Lo primero a lo que nos hemos referido se rechaza al poderse demostrar que el sistema de economía de mercado ha conducido, en los doscientos años posteriores a su establecimiento, a una continua concentración de los ingresos y de la riqueza en manos de un pequeño porcentaje de la población mundial. Y esto se debe a que en una economía de mercado el reparto de las decisiones de carácter crucial (qué producir, cómo y para quién producirlo) está condicionado al poder de compra de los grupos que pueden sostener sus demandas con dinero. En otras palabras, en condiciones de desigualdad, que es el corolario inevitable de la dinámica de la economía de mercado, la contradicción fundamental radica en la imposibilidad de resolver las necesidades humanas mediante la economía de mercado. O sea, la contradicción se da entre la satisfacción potencial de las necesidades básicas de toda la población y la verdadera satisfacción de la demanda basada en dinero de parte de ella.
Lo segundo a lo que hemos hecho mención se rechaza al poderse demostrar que la planificación centralizada, aunque mejor que la economía de mercado a la hora de asegurar el empleo y garantizar las necesidades básicas de la población (si bien a nivel elemental), no sólo conduce al irracionalismo (lo que eventualmente precipitó su colapso) sino que es inefectiva a la hora de cubrir las necesidades no básicas, y, además, profundamente antidemocrática.
El sistema de reparto propuesto por el proyecto Democracia Incluyente se dirige a la vez a: 1) satisfacer las necesidades básicas de todos los ciudadanos, lo que requiere que las bases sobre las que se toman las decisiones macroeconómicas sean democráticas; 2) asegurar la libertad de elección, lo que requiere que los individuos tomen importantes decisiones que afectan a su propia vida (qué trabajo elegir, qué consumir, etc.).

▸ **Ejercicios**
1. Transcribe literalmente el pasaje del extracto de página que comienza con las palabras "Lo segundo a" y acaba con "qué consumir, etc.).".
2. Indica si cada afirmación coincide con el extracto de página, respondiendo sí o no y citando literalmente las palabras que lo deciden: (a) La planificación centralizada es mejor que la economía de mercado para asegurar el empleo. (b) La planificación centralizada es eficaz para cubrir las necesidades no básicas. (c) La economía de mercado lleva cien años establecida.
3. ¿Cuáles son las decisiones de carácter crucial que el extracto de página enumera entre paréntesis? Escríbelas todas.

▸ **Muestra de datos**
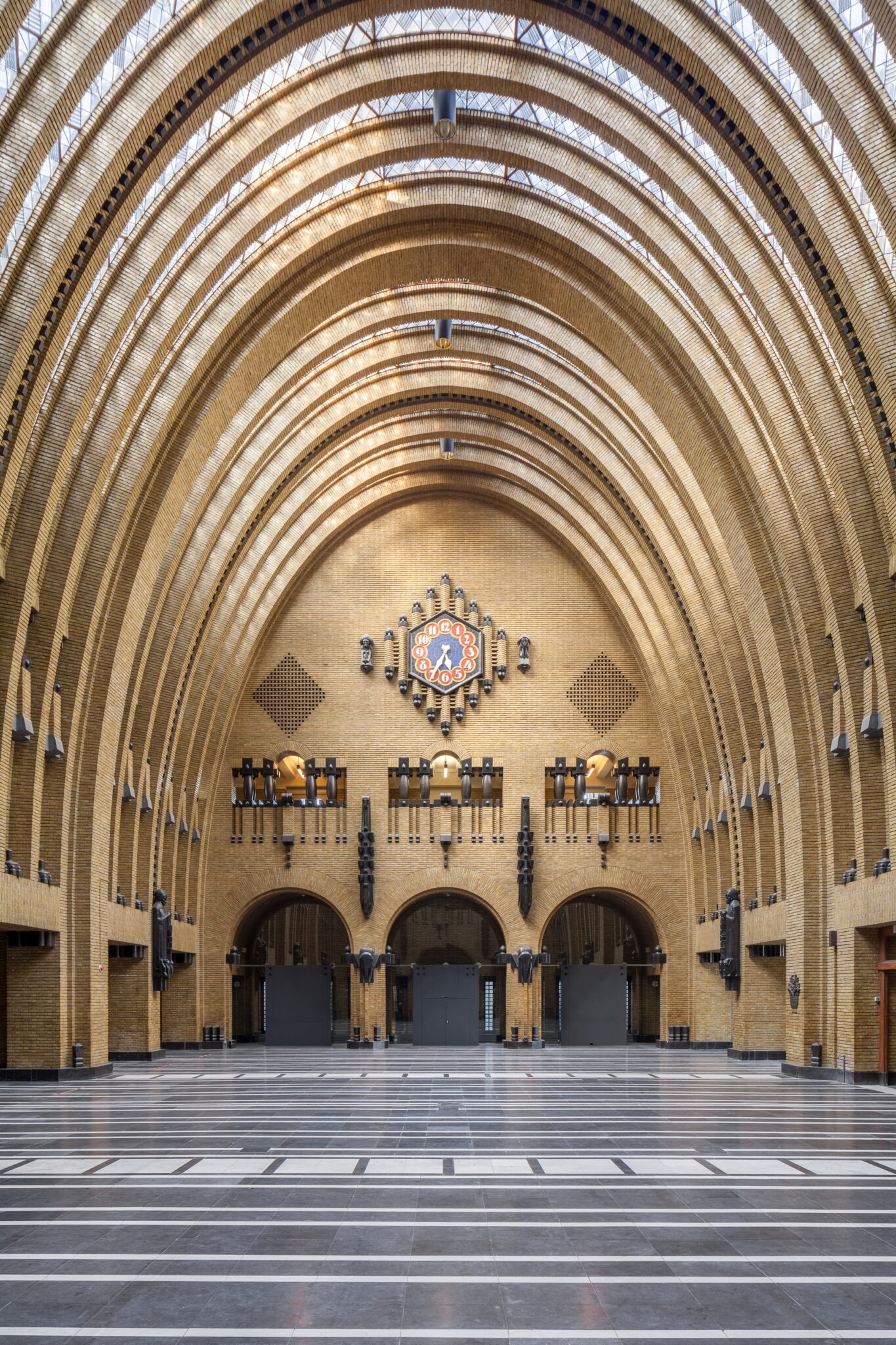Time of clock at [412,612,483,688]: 5:34
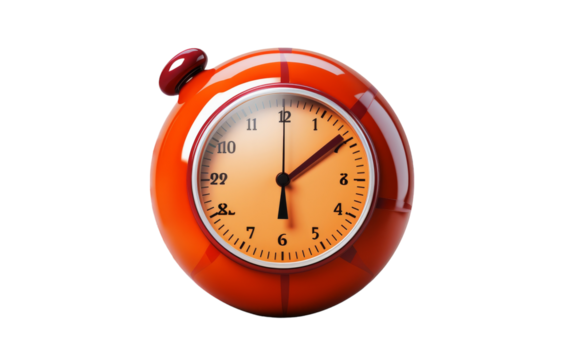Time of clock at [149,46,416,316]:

▸ **Soluciones**
1.
Lo segundo a lo que hemos hecho mención se rechaza al poderse demostrar que la planificación centralizada, aunque mejor que la economía de mercado a la hora de asegurar el empleo y garantizar las necesidades básicas de la población (si bien a nivel elemental), no sólo conduce al irracionalismo (lo que eventualmente precipitó su colapso) sino que es inefectiva a la hora de cubrir las necesidades no básicas, y, además, profundamente antidemocrática.
El sistema de reparto propuesto por el proyecto Democracia Incluyente se dirige a la vez a: 1) satisfacer las necesidades básicas de todos los ciudadanos, lo que requiere que las bases sobre las que se toman las decisiones macroeconómicas sean democráticas; 2) asegurar la libertad de elección, lo que requiere que los individuos tomen importantes decisiones que afectan a su propia vida (qué trabajo elegir, qué consumir, etc.).

2.
(a) Sí: "la planificación centralizada, aunque mejor que la economía de mercado a la hora de asegurar el empleo".
(b) No: "es inefectiva a la hora de cubrir las necesidades no básicas".
(c) No: "en los doscientos años posteriores a su establecimiento".

3.
1. qué producir
2. cómo
3. para quién producirlo